In cases where this information is not readily available, it is recommended to begin by monitoring SPAN traffic. At the initial stage, this analysis can help to gather information about all available databases, understand which ones are used the most, and prioritize measures to protect them.
After this, you can proceed to analyze network traffic using an agent solution and control the identified critical databases by creating individual policies for them.
In order to fully benefit from the DAM product, it is essential to control not only the security events identified during the monitoring of requests to the DBMS but also to ensure the stability of the DAM system itself. You need to make sure it is in good working order.
For customers who prefer to outsource the operation of a solution, some DAM vendors can provide around-the-clock monitoring and response to functional incidents. This is possible to implement both with the help of monitoring tools on the customer's side as well as with the connection of vendor monitoring tools. In the second case, information about incidents goes to the vendor's duty line, and it provides response and troubleshooting.

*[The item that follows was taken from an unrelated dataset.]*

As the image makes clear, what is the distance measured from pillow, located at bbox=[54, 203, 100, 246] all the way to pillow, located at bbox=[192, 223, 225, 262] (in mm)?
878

Database protection is closely related to the life cycle of information systems that interact with them. Information in databases is constantly updated, and new forms and places of its storage appear. Therefore, when operating a Database Activity Monitoring system, one cannot be guided by the "set it and forget it" principle. It is vital to keep track of changes in the current databases and the emergence of new databases.
To ensure the best protection, it is recommended to conduct regular cyber drills and pentests at least once every six months, preferably after each significant change in the infrastructure.
In addition to implementing a DAM solution to detect potential security threats, organizations can also benefit from disaster recovery solutions to quickly recover from any disruptions to database operations. Actually, there are plenty of tools and solutions that can be used along with Database Activity Monitoring solutions to enhance database security. This may include data masking and encryption tools, Identity and access management (IAM) solutions, log management and analysis solutions, etc.
What typical errors are encountered during the operation of the DAM product?
The most common problematic situation is the use of default policies. This is often due to the fact that customers do not have a complete picture and understanding of their internal infrastructure and the availability and location of critical information.
There may be several reasons for this: in some companies, the team of cybersecurity specialists has changed, and in other companies, there is no documentation and description of the configuration of the information systems used.
In such cases, vendors and customers can brainstorm, audit the security of the infrastructure, and form a list of critical data. When it becomes clear what exactly needs to be protected, the most effective methods of ensuring information security can be developed.
The future of Database Activity Monitoring solutions
There is a tendency in the market to expand the functionality of DAM products. Today, DAM solutions can work in firewall mode. Some vendors have already implemented this, but often this function is limited to blocking user access to specific tables. Vendors are working on implementing connection blocking based on various signatures. DAM vendors are also constantly expanding the number of supported types of databases and operating systems.